**Task prompt**: Using the entries below, transcribe exactly the line containing "From the image provided, how" and each line that follows it to the end.
■ ■ ■ ■ ■ ■ ■
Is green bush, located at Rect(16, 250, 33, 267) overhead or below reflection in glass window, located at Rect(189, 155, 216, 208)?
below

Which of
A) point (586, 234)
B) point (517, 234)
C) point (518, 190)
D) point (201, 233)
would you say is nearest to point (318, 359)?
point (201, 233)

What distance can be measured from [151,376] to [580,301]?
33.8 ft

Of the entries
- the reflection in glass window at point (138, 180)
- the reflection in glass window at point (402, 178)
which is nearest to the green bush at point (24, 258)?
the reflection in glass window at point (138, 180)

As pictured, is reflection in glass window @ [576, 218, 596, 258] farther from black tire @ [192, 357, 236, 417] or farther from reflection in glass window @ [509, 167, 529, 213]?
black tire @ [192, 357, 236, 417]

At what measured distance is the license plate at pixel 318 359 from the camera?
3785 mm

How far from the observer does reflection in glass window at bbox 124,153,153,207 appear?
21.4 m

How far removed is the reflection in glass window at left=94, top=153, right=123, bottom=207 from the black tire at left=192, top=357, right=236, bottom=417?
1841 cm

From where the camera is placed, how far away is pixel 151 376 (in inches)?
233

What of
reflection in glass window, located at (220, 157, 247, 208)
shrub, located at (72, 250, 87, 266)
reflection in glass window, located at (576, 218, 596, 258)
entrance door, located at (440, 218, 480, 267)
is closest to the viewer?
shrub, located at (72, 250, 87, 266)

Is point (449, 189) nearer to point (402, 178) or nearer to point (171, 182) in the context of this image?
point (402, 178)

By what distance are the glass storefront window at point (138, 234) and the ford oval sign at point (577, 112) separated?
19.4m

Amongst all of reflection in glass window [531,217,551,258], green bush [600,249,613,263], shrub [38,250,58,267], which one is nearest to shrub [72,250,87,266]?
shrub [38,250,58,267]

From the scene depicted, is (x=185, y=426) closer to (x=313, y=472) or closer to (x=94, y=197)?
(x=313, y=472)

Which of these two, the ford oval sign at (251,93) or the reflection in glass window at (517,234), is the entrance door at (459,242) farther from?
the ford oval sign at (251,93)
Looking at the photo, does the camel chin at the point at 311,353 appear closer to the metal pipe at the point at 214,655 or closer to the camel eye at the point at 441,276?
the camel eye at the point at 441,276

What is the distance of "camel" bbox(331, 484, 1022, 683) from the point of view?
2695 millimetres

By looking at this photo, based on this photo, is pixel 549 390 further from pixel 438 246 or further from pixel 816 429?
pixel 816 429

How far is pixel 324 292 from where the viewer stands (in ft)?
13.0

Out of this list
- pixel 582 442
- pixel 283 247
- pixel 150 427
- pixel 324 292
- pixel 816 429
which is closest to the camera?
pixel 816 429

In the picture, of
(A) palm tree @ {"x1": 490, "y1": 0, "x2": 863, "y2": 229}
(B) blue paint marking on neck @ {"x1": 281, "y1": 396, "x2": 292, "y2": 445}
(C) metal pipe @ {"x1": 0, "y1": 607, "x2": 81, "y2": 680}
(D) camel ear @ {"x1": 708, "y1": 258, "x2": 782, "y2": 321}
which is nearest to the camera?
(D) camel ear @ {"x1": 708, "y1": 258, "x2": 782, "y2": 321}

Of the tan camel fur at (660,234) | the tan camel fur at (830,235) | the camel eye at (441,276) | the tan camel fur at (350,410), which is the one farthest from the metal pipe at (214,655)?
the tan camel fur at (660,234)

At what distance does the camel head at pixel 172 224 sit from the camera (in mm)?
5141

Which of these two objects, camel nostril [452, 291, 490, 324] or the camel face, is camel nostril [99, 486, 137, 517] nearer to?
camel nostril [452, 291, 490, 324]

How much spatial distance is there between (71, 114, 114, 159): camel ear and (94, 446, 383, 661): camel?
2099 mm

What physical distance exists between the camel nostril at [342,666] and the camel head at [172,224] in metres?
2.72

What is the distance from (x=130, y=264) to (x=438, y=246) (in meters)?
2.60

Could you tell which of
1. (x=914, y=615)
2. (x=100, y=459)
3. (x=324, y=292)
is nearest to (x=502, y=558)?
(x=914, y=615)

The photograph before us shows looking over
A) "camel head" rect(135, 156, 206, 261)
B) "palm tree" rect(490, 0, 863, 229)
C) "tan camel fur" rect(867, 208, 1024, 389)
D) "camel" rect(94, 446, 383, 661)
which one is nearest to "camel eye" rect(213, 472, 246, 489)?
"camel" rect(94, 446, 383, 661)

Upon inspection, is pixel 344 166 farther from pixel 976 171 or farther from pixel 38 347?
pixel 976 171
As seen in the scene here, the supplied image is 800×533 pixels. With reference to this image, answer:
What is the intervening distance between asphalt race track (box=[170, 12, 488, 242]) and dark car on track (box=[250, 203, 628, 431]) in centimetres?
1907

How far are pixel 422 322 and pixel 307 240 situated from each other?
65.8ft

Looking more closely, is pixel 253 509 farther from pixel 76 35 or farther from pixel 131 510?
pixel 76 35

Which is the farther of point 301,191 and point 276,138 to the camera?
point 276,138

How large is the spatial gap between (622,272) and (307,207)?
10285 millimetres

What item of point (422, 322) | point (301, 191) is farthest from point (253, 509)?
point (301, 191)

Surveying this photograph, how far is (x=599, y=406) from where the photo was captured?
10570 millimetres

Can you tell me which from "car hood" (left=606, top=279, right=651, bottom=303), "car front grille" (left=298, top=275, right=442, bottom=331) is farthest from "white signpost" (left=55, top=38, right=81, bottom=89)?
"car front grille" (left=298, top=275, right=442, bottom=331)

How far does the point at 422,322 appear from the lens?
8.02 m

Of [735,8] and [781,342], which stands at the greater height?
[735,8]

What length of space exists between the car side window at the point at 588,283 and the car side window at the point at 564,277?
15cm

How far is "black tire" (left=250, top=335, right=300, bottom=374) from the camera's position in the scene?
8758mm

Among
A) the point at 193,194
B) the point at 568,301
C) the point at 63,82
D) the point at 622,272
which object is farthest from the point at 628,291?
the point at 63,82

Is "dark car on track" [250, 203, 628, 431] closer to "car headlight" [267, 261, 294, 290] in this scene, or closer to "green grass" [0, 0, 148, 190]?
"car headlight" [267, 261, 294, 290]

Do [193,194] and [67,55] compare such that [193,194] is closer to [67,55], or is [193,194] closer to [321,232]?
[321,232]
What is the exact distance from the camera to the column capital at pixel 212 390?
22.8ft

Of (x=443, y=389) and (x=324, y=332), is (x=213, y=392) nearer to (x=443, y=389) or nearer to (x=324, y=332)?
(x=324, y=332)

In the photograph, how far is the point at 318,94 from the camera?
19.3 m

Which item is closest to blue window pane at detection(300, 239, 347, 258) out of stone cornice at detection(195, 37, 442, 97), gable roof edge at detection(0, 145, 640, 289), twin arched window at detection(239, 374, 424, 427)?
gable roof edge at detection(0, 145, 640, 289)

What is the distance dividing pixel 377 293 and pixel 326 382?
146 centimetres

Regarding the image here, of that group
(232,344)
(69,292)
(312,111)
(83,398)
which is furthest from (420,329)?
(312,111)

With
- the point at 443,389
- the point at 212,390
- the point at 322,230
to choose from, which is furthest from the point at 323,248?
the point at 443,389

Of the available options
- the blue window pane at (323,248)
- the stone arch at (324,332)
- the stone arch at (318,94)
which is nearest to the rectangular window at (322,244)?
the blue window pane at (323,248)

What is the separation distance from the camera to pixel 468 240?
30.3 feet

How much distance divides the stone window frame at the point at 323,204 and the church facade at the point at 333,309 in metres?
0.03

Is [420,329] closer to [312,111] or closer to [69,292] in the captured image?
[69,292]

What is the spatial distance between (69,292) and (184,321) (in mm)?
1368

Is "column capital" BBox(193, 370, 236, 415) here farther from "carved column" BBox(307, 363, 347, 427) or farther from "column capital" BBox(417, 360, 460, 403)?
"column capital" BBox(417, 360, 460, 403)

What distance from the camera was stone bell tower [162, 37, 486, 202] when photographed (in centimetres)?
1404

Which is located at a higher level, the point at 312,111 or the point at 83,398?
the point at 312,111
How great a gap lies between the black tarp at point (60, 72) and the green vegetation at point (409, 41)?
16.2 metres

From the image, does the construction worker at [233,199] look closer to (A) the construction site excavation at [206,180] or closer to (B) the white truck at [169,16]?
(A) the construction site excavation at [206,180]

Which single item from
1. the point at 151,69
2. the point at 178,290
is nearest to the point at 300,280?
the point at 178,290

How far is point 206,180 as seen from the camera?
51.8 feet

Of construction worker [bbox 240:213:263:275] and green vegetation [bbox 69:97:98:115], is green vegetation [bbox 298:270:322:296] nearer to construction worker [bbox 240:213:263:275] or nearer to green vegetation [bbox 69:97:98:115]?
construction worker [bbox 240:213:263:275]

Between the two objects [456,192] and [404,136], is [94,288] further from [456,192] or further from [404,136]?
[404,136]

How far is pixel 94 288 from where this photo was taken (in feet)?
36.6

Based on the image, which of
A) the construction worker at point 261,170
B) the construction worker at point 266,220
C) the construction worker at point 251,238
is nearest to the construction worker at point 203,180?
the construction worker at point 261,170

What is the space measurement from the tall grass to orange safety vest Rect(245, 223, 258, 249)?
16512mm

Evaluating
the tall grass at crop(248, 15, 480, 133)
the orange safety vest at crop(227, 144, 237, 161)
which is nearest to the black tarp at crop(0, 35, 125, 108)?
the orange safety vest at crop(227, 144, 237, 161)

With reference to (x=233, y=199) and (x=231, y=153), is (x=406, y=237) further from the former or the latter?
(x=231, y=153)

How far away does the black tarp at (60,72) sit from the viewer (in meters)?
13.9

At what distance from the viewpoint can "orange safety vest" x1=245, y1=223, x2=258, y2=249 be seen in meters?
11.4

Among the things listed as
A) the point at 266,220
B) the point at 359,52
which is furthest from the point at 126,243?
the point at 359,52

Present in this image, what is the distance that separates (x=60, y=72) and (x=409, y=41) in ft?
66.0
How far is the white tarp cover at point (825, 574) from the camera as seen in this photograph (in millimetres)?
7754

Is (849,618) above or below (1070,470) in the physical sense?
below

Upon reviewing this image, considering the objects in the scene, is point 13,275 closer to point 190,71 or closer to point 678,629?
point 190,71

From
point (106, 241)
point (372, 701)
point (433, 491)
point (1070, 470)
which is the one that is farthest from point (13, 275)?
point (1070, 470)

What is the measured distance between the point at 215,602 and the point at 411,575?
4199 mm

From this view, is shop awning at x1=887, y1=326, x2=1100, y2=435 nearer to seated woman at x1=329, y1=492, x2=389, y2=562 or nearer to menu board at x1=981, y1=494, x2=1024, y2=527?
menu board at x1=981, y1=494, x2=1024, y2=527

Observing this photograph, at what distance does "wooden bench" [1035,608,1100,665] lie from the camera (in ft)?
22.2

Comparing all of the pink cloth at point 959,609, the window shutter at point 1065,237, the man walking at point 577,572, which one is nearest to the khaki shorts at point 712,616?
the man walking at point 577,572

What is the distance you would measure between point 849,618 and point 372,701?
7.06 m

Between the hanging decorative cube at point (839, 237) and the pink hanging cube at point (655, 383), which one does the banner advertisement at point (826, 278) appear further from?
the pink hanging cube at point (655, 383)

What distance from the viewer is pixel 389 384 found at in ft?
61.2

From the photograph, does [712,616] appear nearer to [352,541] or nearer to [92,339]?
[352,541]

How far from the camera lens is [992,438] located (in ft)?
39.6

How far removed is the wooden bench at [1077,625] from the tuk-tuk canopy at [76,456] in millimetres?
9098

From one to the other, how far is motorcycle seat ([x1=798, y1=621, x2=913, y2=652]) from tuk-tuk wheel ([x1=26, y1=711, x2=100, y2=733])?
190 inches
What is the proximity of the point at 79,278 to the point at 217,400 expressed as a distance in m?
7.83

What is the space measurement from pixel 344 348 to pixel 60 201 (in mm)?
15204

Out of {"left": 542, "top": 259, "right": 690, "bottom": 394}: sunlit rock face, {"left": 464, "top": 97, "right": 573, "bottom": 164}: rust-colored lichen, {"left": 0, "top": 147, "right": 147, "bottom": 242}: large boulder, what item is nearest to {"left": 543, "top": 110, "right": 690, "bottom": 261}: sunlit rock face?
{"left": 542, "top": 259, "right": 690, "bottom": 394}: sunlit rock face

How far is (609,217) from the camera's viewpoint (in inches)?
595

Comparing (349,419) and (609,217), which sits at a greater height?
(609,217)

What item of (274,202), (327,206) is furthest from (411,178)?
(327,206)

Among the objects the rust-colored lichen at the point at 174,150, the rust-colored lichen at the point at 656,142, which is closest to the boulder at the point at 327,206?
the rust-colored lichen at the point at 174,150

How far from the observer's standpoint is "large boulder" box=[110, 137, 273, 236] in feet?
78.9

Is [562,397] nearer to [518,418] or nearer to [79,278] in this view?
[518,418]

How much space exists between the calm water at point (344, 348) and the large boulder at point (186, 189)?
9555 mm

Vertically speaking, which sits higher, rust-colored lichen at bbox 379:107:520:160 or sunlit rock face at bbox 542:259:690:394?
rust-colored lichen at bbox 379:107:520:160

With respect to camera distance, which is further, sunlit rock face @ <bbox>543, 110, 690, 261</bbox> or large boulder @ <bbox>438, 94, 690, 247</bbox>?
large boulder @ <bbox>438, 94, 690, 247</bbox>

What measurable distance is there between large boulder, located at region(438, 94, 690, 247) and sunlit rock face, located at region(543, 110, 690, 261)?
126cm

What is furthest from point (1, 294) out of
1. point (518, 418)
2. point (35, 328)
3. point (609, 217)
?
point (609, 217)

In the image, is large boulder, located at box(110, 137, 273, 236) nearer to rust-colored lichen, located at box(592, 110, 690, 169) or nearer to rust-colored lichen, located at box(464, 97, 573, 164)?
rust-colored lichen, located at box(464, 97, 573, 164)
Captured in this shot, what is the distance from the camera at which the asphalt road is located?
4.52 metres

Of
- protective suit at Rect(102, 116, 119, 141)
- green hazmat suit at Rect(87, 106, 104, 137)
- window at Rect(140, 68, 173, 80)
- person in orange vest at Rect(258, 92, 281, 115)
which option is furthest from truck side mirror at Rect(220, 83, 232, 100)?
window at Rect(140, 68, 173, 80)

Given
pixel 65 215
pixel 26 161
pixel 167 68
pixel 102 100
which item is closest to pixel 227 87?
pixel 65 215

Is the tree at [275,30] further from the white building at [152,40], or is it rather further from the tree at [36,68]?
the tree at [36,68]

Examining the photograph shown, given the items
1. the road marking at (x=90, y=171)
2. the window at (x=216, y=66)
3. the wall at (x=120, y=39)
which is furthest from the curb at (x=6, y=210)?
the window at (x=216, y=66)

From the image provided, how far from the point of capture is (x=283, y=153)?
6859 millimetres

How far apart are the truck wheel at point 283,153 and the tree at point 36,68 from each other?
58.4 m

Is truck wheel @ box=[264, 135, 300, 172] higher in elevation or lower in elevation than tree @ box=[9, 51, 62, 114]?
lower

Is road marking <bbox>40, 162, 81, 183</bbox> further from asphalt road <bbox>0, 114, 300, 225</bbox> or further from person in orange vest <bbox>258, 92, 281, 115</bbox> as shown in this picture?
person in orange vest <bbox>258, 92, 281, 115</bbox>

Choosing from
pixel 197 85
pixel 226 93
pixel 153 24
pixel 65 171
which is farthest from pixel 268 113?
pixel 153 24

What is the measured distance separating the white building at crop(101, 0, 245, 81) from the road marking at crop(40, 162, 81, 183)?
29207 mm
■ ■ ■ ■ ■ ■ ■
**Finished answer**:
From the image provided, how far from the point of capture is (x=283, y=153)?
6859 millimetres

How far apart are the truck wheel at point 283,153 and the tree at point 36,68 from each other?
58.4 m

Is truck wheel @ box=[264, 135, 300, 172] higher in elevation or lower in elevation than tree @ box=[9, 51, 62, 114]?
lower

Is road marking <bbox>40, 162, 81, 183</bbox> further from asphalt road <bbox>0, 114, 300, 225</bbox> or further from person in orange vest <bbox>258, 92, 281, 115</bbox> as shown in this picture?
person in orange vest <bbox>258, 92, 281, 115</bbox>

Choosing from
pixel 197 85
pixel 226 93
pixel 153 24
pixel 65 171
which is farthest from pixel 268 113?
pixel 153 24

What is the measured distance separating the white building at crop(101, 0, 245, 81) from the road marking at crop(40, 162, 81, 183)?
29207 mm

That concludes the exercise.